抜き出した文章
+++
東芝オンラインカンファレンス2021
TOSHIBA OPEN SESSIONS session1「量子技術によるサステナブルな未来」レポート(第3回)

経営、イノベーション

2021年10月22日

2021年8月19日に行われたオンラインカンファレンス「TOSHIBA OPEN SESSIONS  session1」の内容を紹介する3回シリーズの最終回。第1回では当社 取締役社長の島田太郎による基調講演の内容、第2回ではChicago Quantum Exchange(CQE)のDirectorであるDavid Awschalom氏に「量子で世界はどう変わるのか~米国の最新動向と未来への可能性~」について伺った内容を掲載した。最終回では、東北大学大学院 情報科学研究科情報基礎科学専攻 教授の大関真之氏を迎え、「量子コンピュータが変える未来~社会実装へ向けた取り組み~」について語り合った内容を紹介する。


 量子アニーリング技術の研究者であり、産学連携活動を精力的に進めている東北大学大学院 情報科学研究科情報基礎科学専攻 教授の大関真之氏、および東芝 研究開発センター ナノ材料・フロンティア研究所 フロンティアリサーチラボラトリーで量子コンピュータの研究開発に従事し、シミュレーテッド分岐アルゴリズムを生み出した後藤隼人をパネラーに迎え、量子コンピュータが変える未来について話を伺った。モデレータは当社 取締役 統括技師長の竹本潔が務めた。


量子コンピュータとは何か

竹本:
最近量子コンピュータというキーワードをよく耳にするようになりました。Googleが量子超越性を実証したというニュースもありました。まずは量子コンピュータとは何か、簡単にご紹介いただけますか。

大関:
量子コンピュータは量子力学という学問分野を基礎としていますが、私たちの体をつくっている分子や原子の微視的な振る舞いのルールを有効利用することにより、新しい科学技術を創生できないかという機運が高まりました。一方、コンピュータの世界では、大量のデータの計算を行いながら社会基盤を支えていくための処理能力の限界や、電力・エネルギーの問題などが出てきて、コンピュータの性能をもっと高め、エネルギーが少なくても動作することが求められるようになってきました。この両者に対する解決策として期待されているのが量子コンピュータです。今までのコンピュータだと処理が遅い、うまくいかない、効率が悪いという壁を、量子コンピュータで初めて乗り越えることができたというのが「量子超越性」です。このように量子コンピュータは非常に大きな可能性に包まれており、皆さんも強い期待を持っているのだと思います。

後藤:
最近ニュースになったり盛り上がっている背景としては、ハードウェアの発展が大きいと思います。量子コンピュータは、原子や超電導など量子力学的な振る舞いをする物理系を正確に操作できないと実現しません。小規模のシミュレーションであれば普通のコンピュータでも簡単にできてしまうので、比較的大規模な量子コンピュータが求められているわけですが、それを実現できるハードウェアがようやく出来つつあり、それによって量子超越性が実証できる段階に来たことで、注目が集まっているのだと思います。
+++
提供された情報
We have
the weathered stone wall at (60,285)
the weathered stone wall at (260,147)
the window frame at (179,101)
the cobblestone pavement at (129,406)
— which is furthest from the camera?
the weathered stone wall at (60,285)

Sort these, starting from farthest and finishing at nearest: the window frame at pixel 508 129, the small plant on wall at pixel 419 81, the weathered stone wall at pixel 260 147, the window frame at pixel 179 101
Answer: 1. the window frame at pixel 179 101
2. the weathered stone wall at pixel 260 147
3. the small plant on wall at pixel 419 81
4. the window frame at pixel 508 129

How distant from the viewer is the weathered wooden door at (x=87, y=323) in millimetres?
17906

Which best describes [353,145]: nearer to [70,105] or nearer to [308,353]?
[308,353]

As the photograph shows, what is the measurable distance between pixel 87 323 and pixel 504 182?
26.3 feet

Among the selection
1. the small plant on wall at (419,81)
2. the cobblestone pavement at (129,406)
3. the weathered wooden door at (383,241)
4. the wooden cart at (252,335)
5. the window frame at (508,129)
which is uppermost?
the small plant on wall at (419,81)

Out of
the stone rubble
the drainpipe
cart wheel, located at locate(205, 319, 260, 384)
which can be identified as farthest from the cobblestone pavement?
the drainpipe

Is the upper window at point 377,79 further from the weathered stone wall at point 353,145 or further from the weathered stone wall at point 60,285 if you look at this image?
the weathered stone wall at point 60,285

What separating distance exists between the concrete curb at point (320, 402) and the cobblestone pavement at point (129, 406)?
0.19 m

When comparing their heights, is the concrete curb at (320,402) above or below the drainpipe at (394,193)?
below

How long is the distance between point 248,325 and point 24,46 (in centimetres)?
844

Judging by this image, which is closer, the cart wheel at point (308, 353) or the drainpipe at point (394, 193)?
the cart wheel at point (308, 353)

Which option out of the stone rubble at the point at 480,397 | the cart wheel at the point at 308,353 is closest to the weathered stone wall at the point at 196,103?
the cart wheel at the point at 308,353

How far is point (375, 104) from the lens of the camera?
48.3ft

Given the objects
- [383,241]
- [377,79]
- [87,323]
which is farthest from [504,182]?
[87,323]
+++
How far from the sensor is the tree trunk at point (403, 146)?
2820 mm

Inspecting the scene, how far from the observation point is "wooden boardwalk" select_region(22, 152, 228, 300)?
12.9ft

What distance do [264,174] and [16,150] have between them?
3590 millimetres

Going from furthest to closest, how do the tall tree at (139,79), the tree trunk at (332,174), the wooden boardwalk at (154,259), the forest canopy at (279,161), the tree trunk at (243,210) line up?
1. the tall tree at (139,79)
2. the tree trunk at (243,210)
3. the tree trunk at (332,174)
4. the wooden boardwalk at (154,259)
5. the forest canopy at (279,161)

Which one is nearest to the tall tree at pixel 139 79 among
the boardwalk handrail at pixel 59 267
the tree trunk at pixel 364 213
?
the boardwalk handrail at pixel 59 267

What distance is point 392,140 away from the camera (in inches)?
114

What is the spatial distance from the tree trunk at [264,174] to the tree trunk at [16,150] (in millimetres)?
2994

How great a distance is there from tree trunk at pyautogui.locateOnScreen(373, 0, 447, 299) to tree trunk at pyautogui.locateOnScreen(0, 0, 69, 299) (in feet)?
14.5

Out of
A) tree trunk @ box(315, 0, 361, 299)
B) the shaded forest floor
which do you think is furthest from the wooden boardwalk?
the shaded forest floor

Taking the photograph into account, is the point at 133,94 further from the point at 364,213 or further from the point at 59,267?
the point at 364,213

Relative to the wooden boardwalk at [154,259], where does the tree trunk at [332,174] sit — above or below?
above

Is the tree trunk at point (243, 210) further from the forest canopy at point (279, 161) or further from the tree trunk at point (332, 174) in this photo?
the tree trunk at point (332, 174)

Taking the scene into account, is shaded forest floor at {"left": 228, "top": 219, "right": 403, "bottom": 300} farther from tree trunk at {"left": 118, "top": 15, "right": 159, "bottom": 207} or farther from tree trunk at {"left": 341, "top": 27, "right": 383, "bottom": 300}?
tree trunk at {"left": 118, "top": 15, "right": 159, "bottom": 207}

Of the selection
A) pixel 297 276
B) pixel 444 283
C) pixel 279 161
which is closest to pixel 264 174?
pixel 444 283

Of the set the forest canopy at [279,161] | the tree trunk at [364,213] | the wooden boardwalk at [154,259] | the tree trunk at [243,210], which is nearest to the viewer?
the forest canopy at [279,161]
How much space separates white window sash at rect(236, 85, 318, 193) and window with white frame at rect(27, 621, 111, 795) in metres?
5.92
+++
練習問題
A) 量子コンピュータの記事で、シミュレーテッド分岐アルゴリズムを生み出したのは誰ですか。
B) 量子コンピュータの記事から、「2021年10月22日」から「簡単にご紹介いただけますか。」までを一字も変えずに抜き出してください。

練習の答え
A) 後藤隼人です。

B)
2021年10月22日

2021年8月19日に行われたオンラインカンファレンス「TOSHIBA OPEN SESSIONS  session1」の内容を紹介する3回シリーズの最終回。第1回では当社 取締役社長の島田太郎による基調講演の内容、第2回ではChicago Quantum Exchange(CQE)のDirectorであるDavid Awschalom氏に「量子で世界はどう変わるのか~米国の最新動向と未来への可能性~」について伺った内容を掲載した。最終回では、東北大学大学院 情報科学研究科情報基礎科学専攻 教授の大関真之氏を迎え、「量子コンピュータが変える未来~社会実装へ向けた取り組み~」について語り合った内容を紹介する。


 量子アニーリング技術の研究者であり、産学連携活動を精力的に進めている東北大学大学院 情報科学研究科情報基礎科学専攻 教授の大関真之氏、および東芝 研究開発センター ナノ材料・フロンティア研究所 フロンティアリサーチラボラトリーで量子コンピュータの研究開発に従事し、シミュレーテッド分岐アルゴリズムを生み出した後藤隼人をパネラーに迎え、量子コンピュータが変える未来について話を伺った。モデレータは当社 取締役 統括技師長の竹本潔が務めた。


量子コンピュータとは何か

竹本:
最近量子コンピュータというキーワードをよく耳にするようになりました。Googleが量子超越性を実証したというニュースもありました。まずは量子コンピュータとは何か、簡単にご紹介いただけますか。